Justice Ginsburg, writing for an 8-1 majority, held that combining a generic word with “.com” does not automatically produce a generic compound term. The key question in trademark law is always what the relevant public understands the term to mean — if consumers understand “Booking.com” to identify a particular company rather than a category of services, the term is not generic.

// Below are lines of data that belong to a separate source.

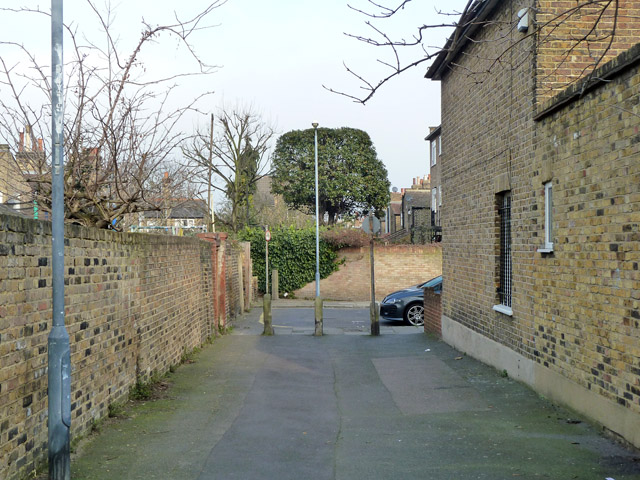 Passage between Lizban Street and Lyveden Road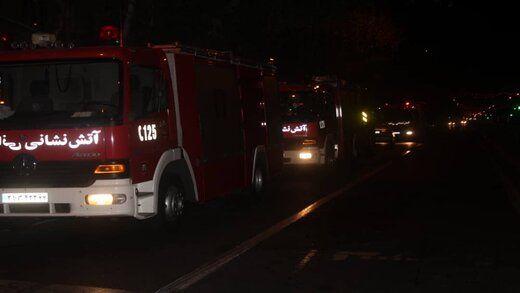 نجات ۲۵ نفر از حادثه آتش سوزی در خیابان نیروی هوایی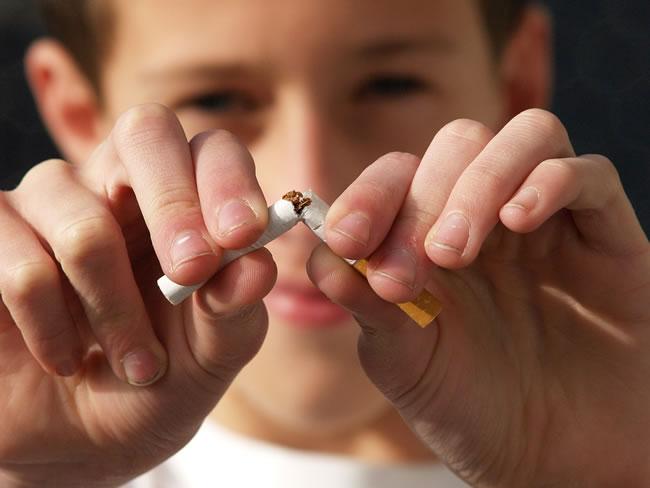 Se puede dejar de fumar sin engordar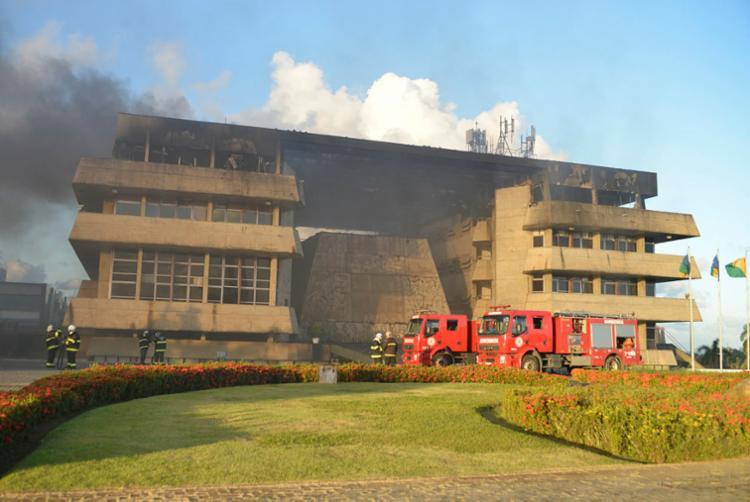 Incêndio ocorreu na tarde deste sábado, 28, e começou no terceiro andar - Foto: Shirley Stolze   Ag. A TARDE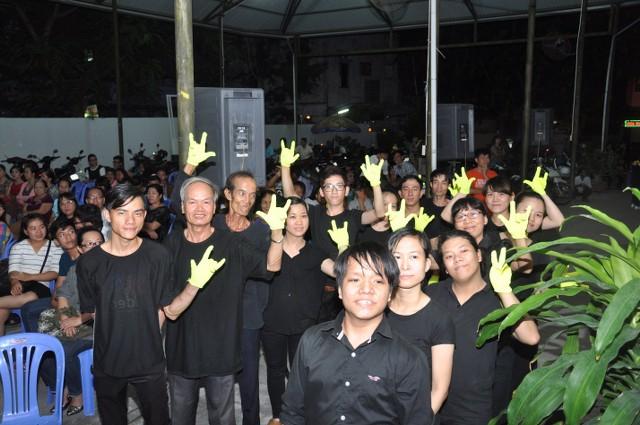 Nhóm múa khiếm thính HT Vĩnh Phước góp phần trong chương trình.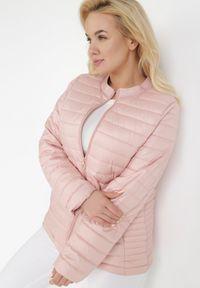 Różowa kurtka przejściowa Born2be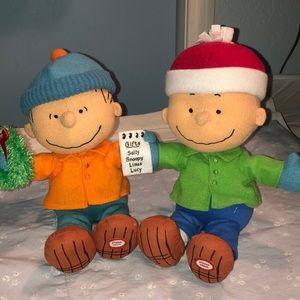 PEANUTS characters Charlie Brown & Linus ❤️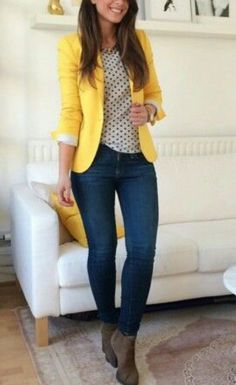 I love the yellow blazer combined with jeans. A great causal look Gorgeous outfit for the office with blue jeans and yellow blazer Outfit Jeans, Yellow Jeans Outfit, Jeans Outfit For Work, Comfy Work Outfit, Women Blazer Outfit, Striped Blazer Outfit, Colored Jeans Outfits, Sneakers Outfit Work, Yellow Skinny Jeans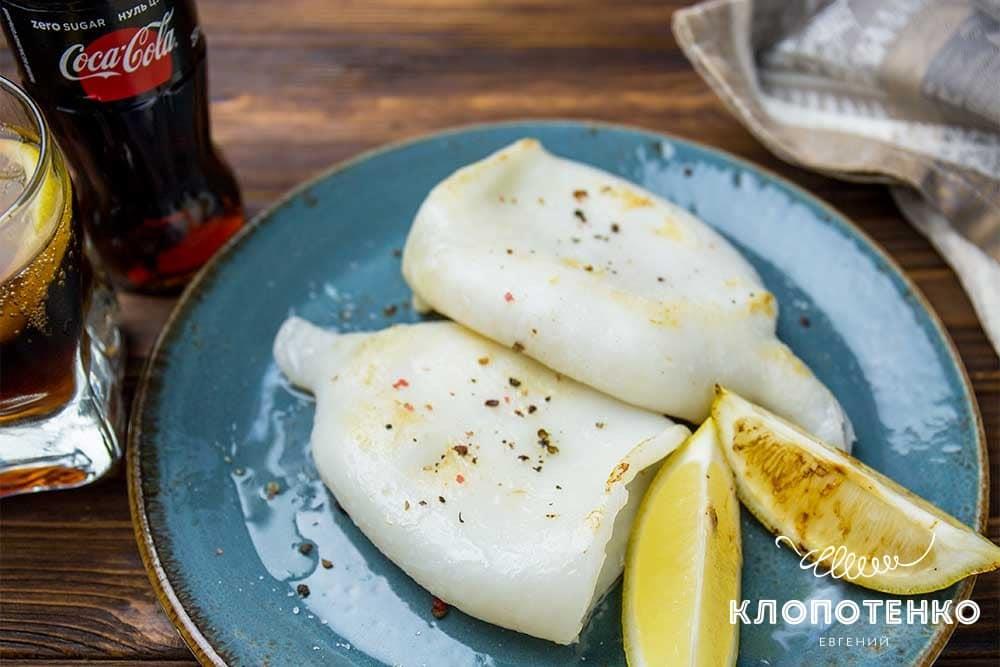 Кальмар на грилі з лимоном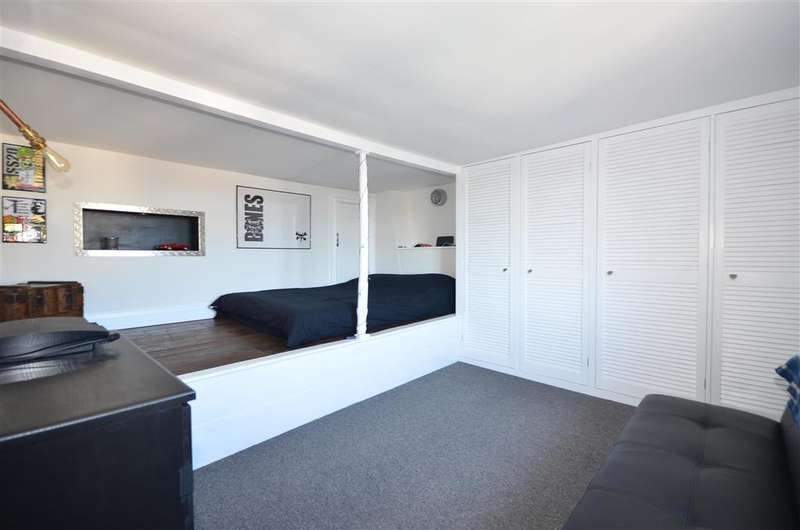 4 Bedrooms End Of Terrace House for sale in Spencer Square, Ramsgate, Kent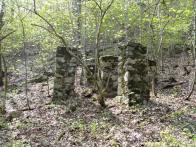 Kamenné základy, pro dřevěné konstrukce stavební lanovky, nechali stavitelé na místě, zřejmě na památku. Stav 2009
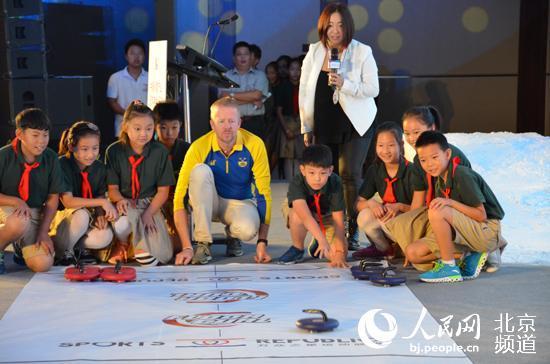 北京延庆中小学生体验冬奥冰雪运动项目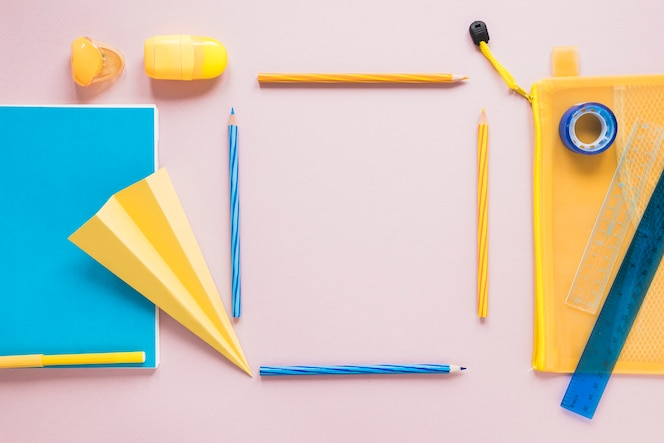 사각형 모양으로 배치 된 연필로 창조적 인 작업 공간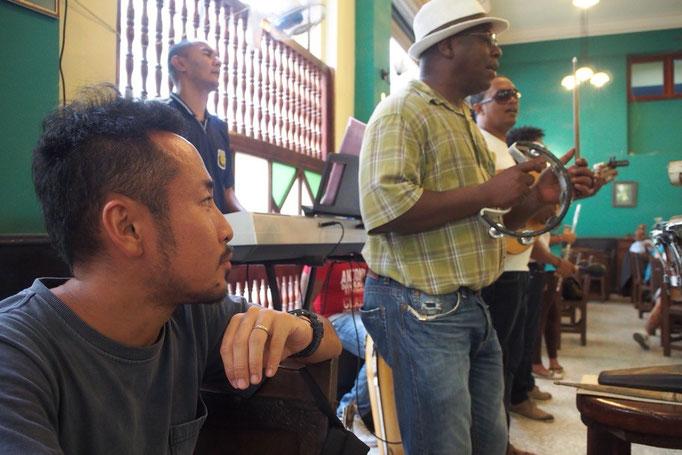 ハバナでは気軽にサルサを聴きながら飲めるお店がたくさん モヒートやラムを飲みながらまったり過ごしてしまいます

The Court rejected the USPTO’s rule that “[generic] + .com” is always generic. Unlike a brick-and-mortar business called “Booking,” only one entity can occupy the domain name “Booking.com” at a time. That practical reality means consumers are more likely to perceive such a name as a brand identifier, not a category label. Courts must examine consumer perception through evidence, including surveys — not apply categorical rules.

Key Takeaways

  • A term combining a generic word with “.com” is not automatically generic — courts must examine how consumers actually perceive the combined term.
  • Survey and other evidence of consumer understanding is the right tool for resolving genericness disputes involving domain-name-style marks.
  • The uniqueness of internet domain names (only one registrant per name) can support a finding that consumers view the name as a brand, not a category.
  • Online businesses operating under domain names based on generic words may be able to obtain trademark protection for the combined domain name as a brand.

Why It Matters

This decision matters enormously for the internet economy, where many of the most valuable companies have brand identities built around domain names incorporating descriptive or generic words — Hotels.com, Cars.com, Apartments.com, and hundreds of others. A ruling that all such names are per se generic would have left these brands without trademark protection and potentially vulnerable to imitators.

The ruling does not mean every “.com” domain name can be trademarked. Terms that consumers genuinely understand as generic category names will still fail the test. But where a company has built a recognizable brand around a domain name and can demonstrate consumer recognition through survey evidence, trademark protection is available. For internet businesses, investment in brand recognition pays legal dividends.